** CYTOWANY FRAGMENT **
★ ★ ★ ★ ★

Bezpłatna pomoc prawna i materialna. Fundusz Sprawiedliwości już pomógł tysiącom osób
Niezależnie od tego, czy sprawa znalazła swój finał w sądzie, czy też nigdy do niego nie trafiła – ofiara przestępstw w Polsce nie jest pozostawiona sama sobie. Finansowana z Funduszu Sprawiedliwości sieć ośrodków pomocy oferuje pokrzywdzonym wsparcie na niespotykaną dotąd skalę. Wystarczy się zgłosić.
Przemoc, w tym przemoc domowa, kradzieże, oszustwa, wypadki, groźby, znęcanie się fizyczne i psychiczne, uchylanie od płacenia alimentów. W Polsce każdego roku ofiarą przestępstw pada około 200 tysięcy osób, w dużej mierze to kobiety i dzieci.
Przestępstwami zajmują się prokuratury, policja, sądy. Zwykle trwa to długo i na ostateczne rozwiązanie sprawy trzeba czekać nawet kilka lat. Więc nawet jeśli sąd nakaże przestępcy naprawienie szkody czy dokonanie innego zadośćuczynienia – ofiara przez długi czas cierpi. Skutki przestępstw są nieraz odczuwalne przez wiele lat po zakończeniu procesu.
I tu wkracza Fundusz Sprawiedliwości, którego głównym zadaniem jest pomoc pokrzywdzonym, dodajmy – pomoc finansowana przez samych sprawców przestępstw.

★ ★ ★ ★ ★

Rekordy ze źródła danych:
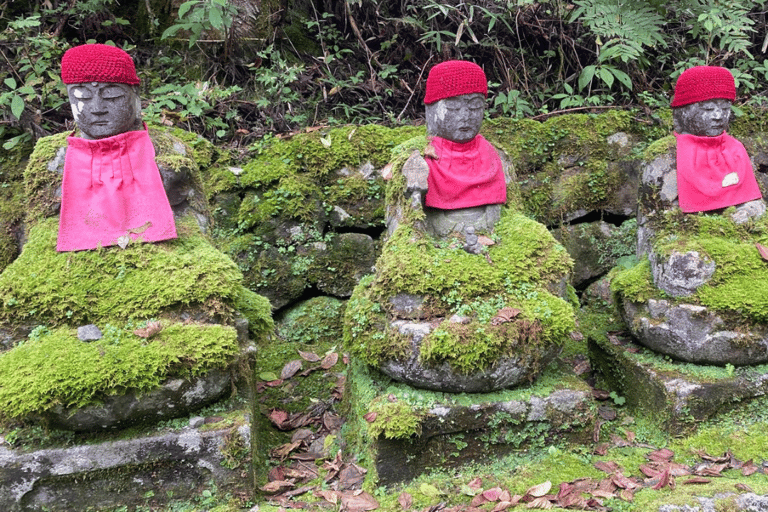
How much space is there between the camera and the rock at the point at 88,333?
311 centimetres

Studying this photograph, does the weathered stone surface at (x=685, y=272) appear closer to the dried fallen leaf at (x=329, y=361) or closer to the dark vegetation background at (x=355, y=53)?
the dark vegetation background at (x=355, y=53)

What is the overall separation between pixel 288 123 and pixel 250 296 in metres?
2.27

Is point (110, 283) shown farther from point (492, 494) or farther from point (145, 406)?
point (492, 494)

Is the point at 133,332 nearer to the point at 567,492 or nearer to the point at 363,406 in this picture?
the point at 363,406

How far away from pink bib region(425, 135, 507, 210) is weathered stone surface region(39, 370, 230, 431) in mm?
1689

★ ★ ★ ★ ★

** PYTANIA **
1. Proszę ocenić, czy poniższe stwierdzenia (a), (b) i (c) są zgodne z tekstem o Funduszu Sprawiedliwości. Przy każdym należy odpowiedzieć „tak” lub „nie” i przytoczyć rozstrzygające słowa tekstu.
(a) W Polsce co roku ofiarą przestępstw pada około 200 tysięcy osób.
(b) Pomoc ośrodków przysługuje wyłącznie osobom, których sprawa zakończyła się w sądzie.
(c) Pomoc udzielana przez Fundusz Sprawiedliwości jest finansowana z podatków wszystkich obywateli.
2. Na podstawie tekstu o Funduszu Sprawiedliwości należy krótko odpowiedzieć na trzy pytania:
(a) Jak długo, według tekstu, trzeba niekiedy czekać na ostateczne rozwiązanie sprawy?
(b) Kto w dużej mierze pada ofiarą przestępstw w Polsce?
(c) Co jest głównym zadaniem Funduszu Sprawiedliwości?
3. Proszę dopisać dalszą część tekstu o Funduszu Sprawiedliwości, zaczynając bezpośrednio po jego ostatnim zdaniu.

** ODPOWIEDZI DO ZADAŃ **
1.
(a) Tak: „W Polsce każdego roku ofiarą przestępstw pada około 200 tysięcy osób”.
(b) Nie: „Niezależnie od tego, czy sprawa znalazła swój finał w sądzie, czy też nigdy do niego nie trafiła – ofiara przestępstw w Polsce nie jest pozostawiona sama sobie”.
(c) Nie: „pomoc finansowana przez samych sprawców przestępstw”.

2.
(a) Nawet kilka lat.
(b) Kobiety i dzieci.
(c) Pomoc pokrzywdzonym.

3.
Krzywdzący na pomoc pokrzywdzonym
Fundusz dysponuje budżetem liczonym w setkach milionów zł. Te pieniądze pochodzą m.in. z nawiązek nakładanych przez sądy na skazanych, „dorzucają się” też więźniowie, którzy pracują podczas odbywania kary – część z ich wynagrodzeń trafia na konto Funduszu. Pieniądze trafiają do organizacji, które stają do konkursu o granty. Ostateczną decyzję o tym, kto dostanie środki, podejmuje Ministerstwo Sprawiedliwości.
Poza pokrzywdzonymi – pieniądze przeznaczane są też na pomoc samym więźniom, kiedy opuszczają oni zakłady karne i chcą na nowo odnaleźć się w społeczeństwie.
Fundusz funkcjonuje od 2012 roku jako Fundusz Pomocy Osobom Pokrzywdzonym Przestępstwem i Pomocy Postpenitencjarnej.
- Wcześniej środki były przeznaczane bezpośrednio w orzeczeniach sądów na konkretną organizację. Ustawodawca uznał, że ten system nie jest wystarczająco efektywny, potrzebna okazała się centralizacja takich działań, żeby te środki efektywniej wykorzystywać – wyjaśnia Marcin Romanowski, dyrektor Instytutu Wymiaru Sprawiedliwości, pełnomocnik Ministra Sprawiedliwości ds. Funduszu Sprawiedliwości.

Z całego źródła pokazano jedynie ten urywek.